** Text block follows **

Before discussing how to improve relevance, it is helpful to understand what relevance is in terms of a search engine. As a simple definition, a relevant result for LucidWorks Enterprise is a search result that provides useful information to the user in response to a query. Defining what "useful information" is a bit trickier, since it is dependent on the user's point of view. Many factors contribute to defining what is useful, some of which are: the chosen query terms and query structure, as well as the user's background and past search experience. Despite this subjectivity, it is possible to describe many different techniques which help improve relevance for most users in most situations.
Relevance should always be judged in the context of a specific index and a set of queries for that index. Often the best way to achieve this is through query log analysis. In a typical query log analysis, the top 50 queries (give or take) are extracted from the logs, plus ten to twenty random queries. Next, one to three users enter each query into the system and then judge the top ten (or five) results. Judgments may be done using values of relevant, somewhat relevant, not relevant and embarrassing. The goal of relevancy tuning is to maximize the number of relevant documents while minimizing the number of embarrassing ones.
By recording these values and repeating the test over time, it becomes possible to see if relevancy is getting better or worse for the particular system in question.
An alternative method for judging relevance is to use what is commonly referred to as A/B testing. In this approach, some set of users are shown results using one version of the index while another set of users is shown the results from a different version. To judge the success of a particular approach, user clicks are tracked and analyzed to determine which approach provides better results.
|Click Scoring Relevance Framework|
One important aspect of LucidWorks Enterprise relevance scoring functionality is the ability to boost documents that prior users have selected. This functionality is the Click Scoring Relevance Framework and can be enabled through the Administrative User Interface.
In this section, the discussion will focus on techniques used during indexing. While these techniques almost always have to be mirrored on the query side, they will be considered here as they originate during indexing.
When indexing using the Solr APIs it is possible to mark one Document or Field as being more important than other Documents or Fields by setting a boost value during indexing. These boost factors are then multiplied into the scoring weight during search, thus potentially boosting the result higher up in the result set. This type of boosting is usually done when a priori knowledge about a Document's importance is known beforehand. However, index time boosting only provides 255 distinct values of granularity and if a change is needed to the boost value, the document must be re-indexed.
Stemming is the process of reducing a word to a base or root form. For example, removing plurals, gerunds ("ing" endings) or "ed" endings. Lemmatization is a variation of stemming that leaves a whole word in place, while stemming need not do that. There are many stemming theories and techniques. Some are quite aggressive, stripping words down to very small roots, while others (called light stemmers) are less aggressive.
Solr has a well-defined mechanism for plugging in stemmers via the Analysis Process which makes it easy to try out different stemmers. It also has an easy to use Admin interface for testing the analysis process located at http://localhost:8888/solr/collection1/admin/analysis.jsp.

** End of Text block **

▸ **What you will do**:
• 1. In the search relevance article, rewrite the passage between "By recording these" and "Administrative User Interface.", inclusive, putting "split testing" in place of "A/B testing".
• 2. According to the search relevance article, how many distinct values of granularity does index time boosting provide?
• 3. Write the next part of the search relevance article, picking up after its last sentence.
The listing that comes next is separate material, not part of the relevance article.

** Data extract follows **

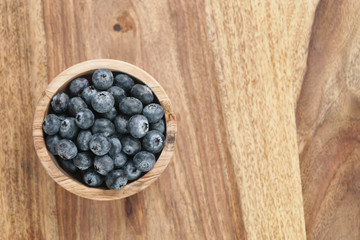 fresh blueberries in wood bowl on table with copy space, shallow focus
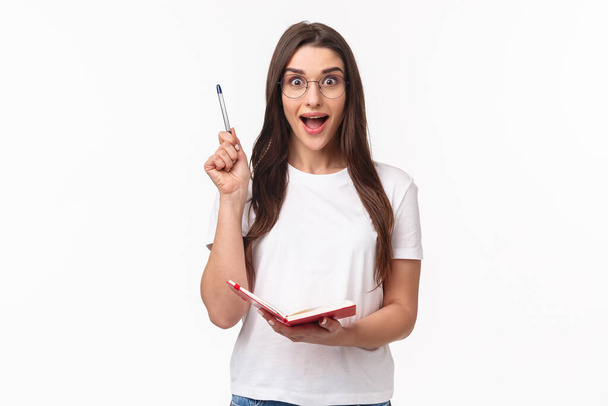 Portrait of enthusiastic, creative young woman in glasses, t-shirt, raising pen up eureka gesture, have moment of realisation, got an idea, holding planner or diary, writing ideas in notebook - Фото, изображение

** End of Data extract **

▸ **Per-task answers**:
• 1.
By recording these values and repeating the test over time, it becomes possible to see if relevancy is getting better or worse for the particular system in question.
An alternative method for judging relevance is to use what is commonly referred to as split testing. In this approach, some set of users are shown results using one version of the index while another set of users is shown the results from a different version. To judge the success of a particular approach, user clicks are tracked and analyzed to determine which approach provides better results.
|Click Scoring Relevance Framework|
One important aspect of LucidWorks Enterprise relevance scoring functionality is the ability to boost documents that prior users have selected. This functionality is the Click Scoring Relevance Framework and can be enabled through the Administrative User Interface.

• 2. 255 distinct values.

• 3.
LucidWorks Enterprise currently ships with many options for stemming. It is also possible to plug in a custom analyzer or use other Solr or Lucene analyzers not included in the Solr distribution. To do this, see the Analysis Process link above. As a general rule of thumb, it is usually best to start with a light stemming approach that removes plurals and other basics techniques and then progress to more aggressive stemming only after performing some relevance testing as described in Judging Relevance.
Default stemming in LucidWorks Enterprise uses the Lucid Plural Stemmer for the default English text analysis Field Type which simply stems plural words into their singular form, although rules can be added to a rules file to protect and specially translate words or even add or modify stemming rules as needed (see the Stemming and Lucid Plural Stemmer Rules File Format sections.) The Lucid KStem stemmer is available, which is based on the KStemmer light stemming library. More aggressive stemmers are also available, like Dr. Martin Porter's Snowball stemmers (choose the "text (English Snowball)" Field Type).
When indexing, it is often useful to apply several different analysis techniques to the same content. For example, providing a default case-insensitive search is often the best choice for general users, but expert users will often want to do exact match searches which additionally require a case-sensitive field. In Solr, this can be accomplished by using the <copyField> mechanism, as described in the Solr Wiki section on the Schema. This currently can be set up by editing the schema.xml file and restarting LucidWorks Enterprise.
Other examples of alternate fields include different stemming approaches, using character-based and word-based n-grams, and stripping punctuation, accents and other marks. As with any change, though, some time should be taken to evaluate whether it is an improvement.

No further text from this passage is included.